**Data:**
((
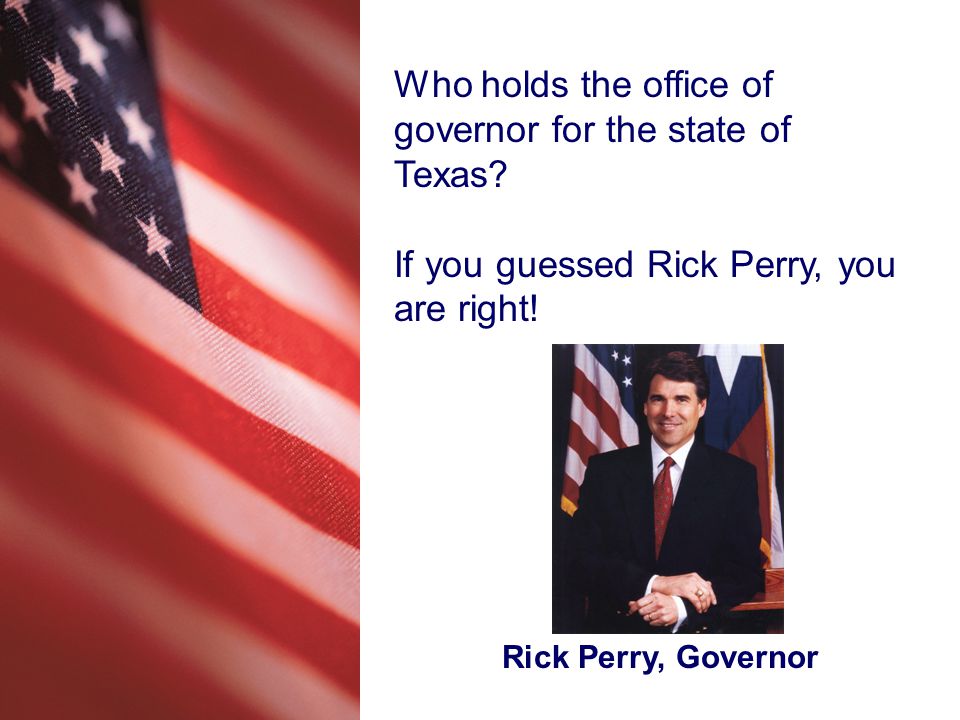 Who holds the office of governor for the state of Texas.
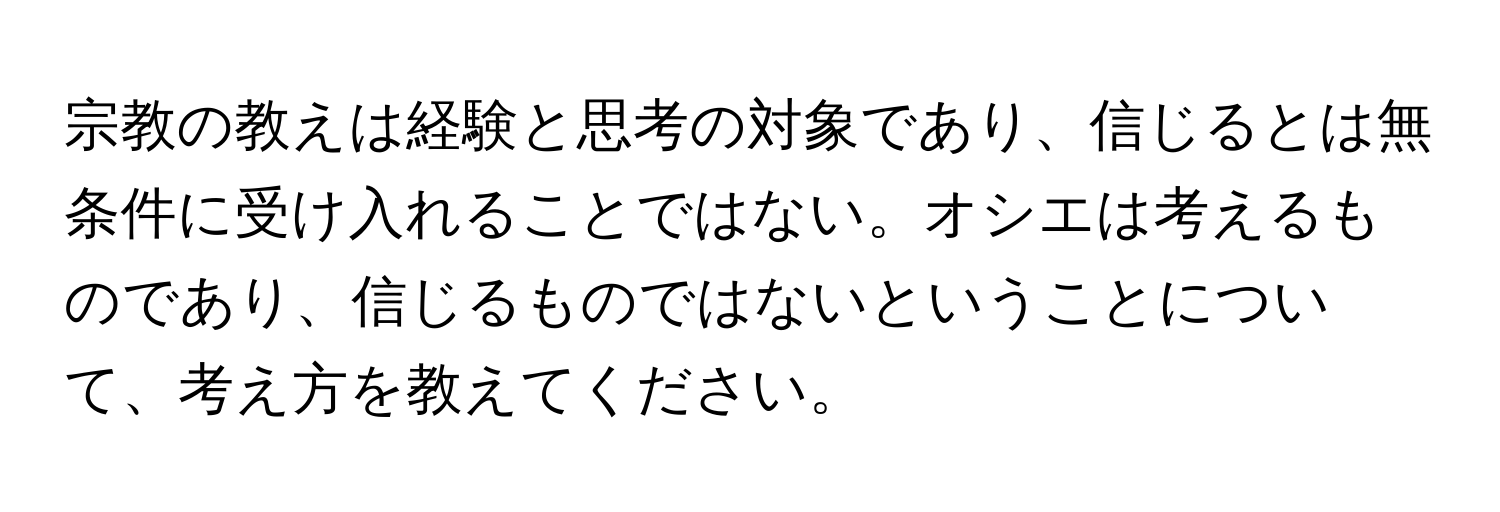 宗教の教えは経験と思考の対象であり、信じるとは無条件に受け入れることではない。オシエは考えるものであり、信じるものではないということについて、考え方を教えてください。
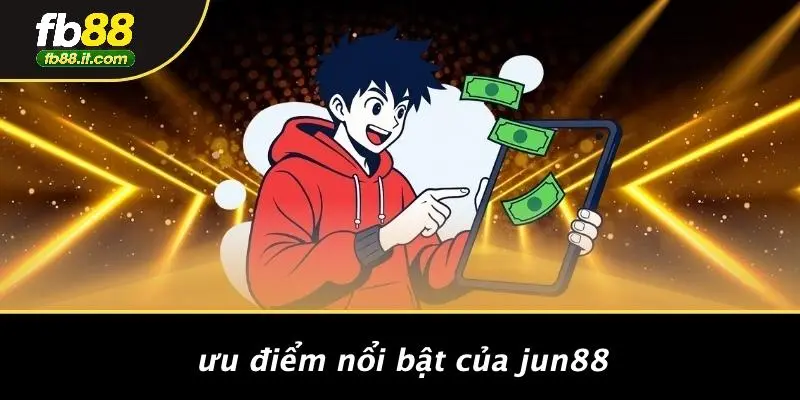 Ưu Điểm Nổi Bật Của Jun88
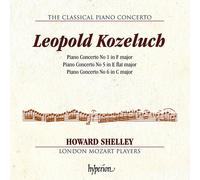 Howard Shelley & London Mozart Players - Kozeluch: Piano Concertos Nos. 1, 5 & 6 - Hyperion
))
((
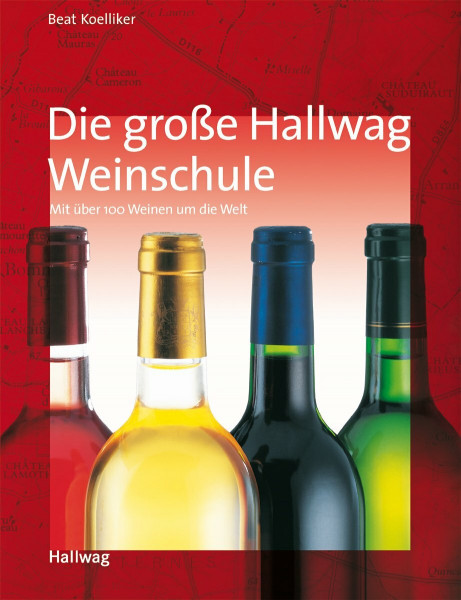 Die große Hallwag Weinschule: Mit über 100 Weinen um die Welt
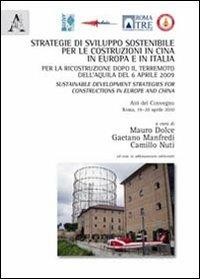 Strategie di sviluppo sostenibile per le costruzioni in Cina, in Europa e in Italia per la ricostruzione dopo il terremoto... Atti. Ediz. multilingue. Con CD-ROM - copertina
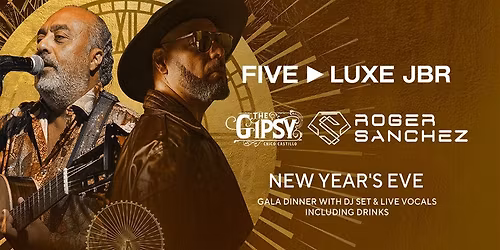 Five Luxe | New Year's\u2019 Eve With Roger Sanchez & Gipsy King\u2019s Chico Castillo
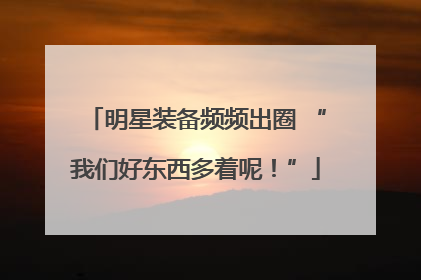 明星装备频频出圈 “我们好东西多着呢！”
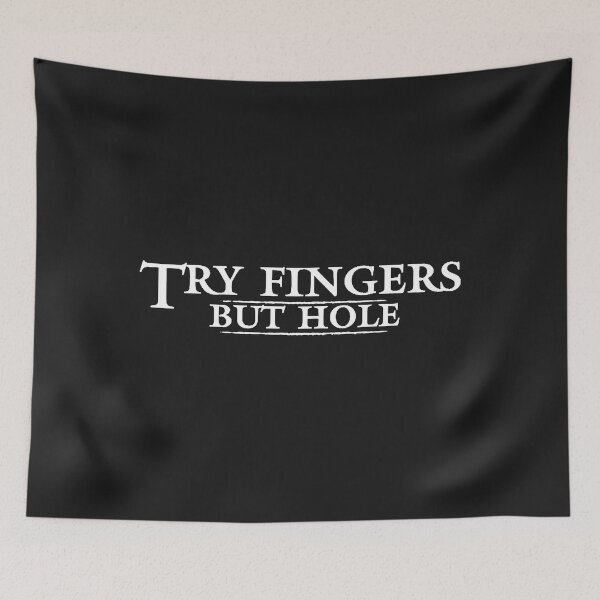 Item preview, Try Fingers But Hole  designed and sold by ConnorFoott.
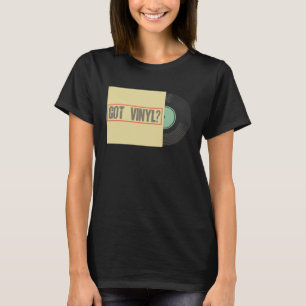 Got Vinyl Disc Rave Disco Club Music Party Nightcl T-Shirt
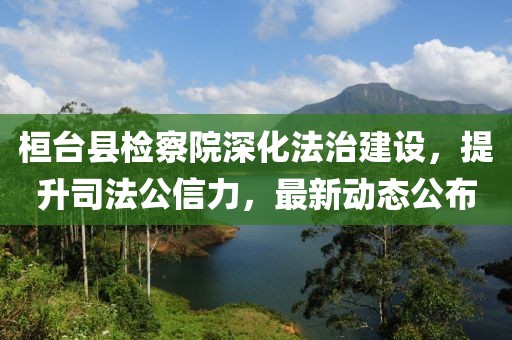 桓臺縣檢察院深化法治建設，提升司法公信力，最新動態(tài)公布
))
**Activity:**
Word for word, repeat the lines above from the one with "宗教の教えは経験と思考の対象" through the one with "Howard Shelley &", and nothing beyond them. Omit the pictures.

**Solved problem:**
 宗教の教えは経験と思考の対象であり、信じるとは無条件に受け入れることではない。オシエは考えるものであり、信じるものではないということについて、考え方を教えてください。
 Ưu Điểm Nổi Bật Của Jun88
 Howard Shelley & London Mozart Players - Kozeluch: Piano Concertos Nos. 1, 5 & 6 - Hyperion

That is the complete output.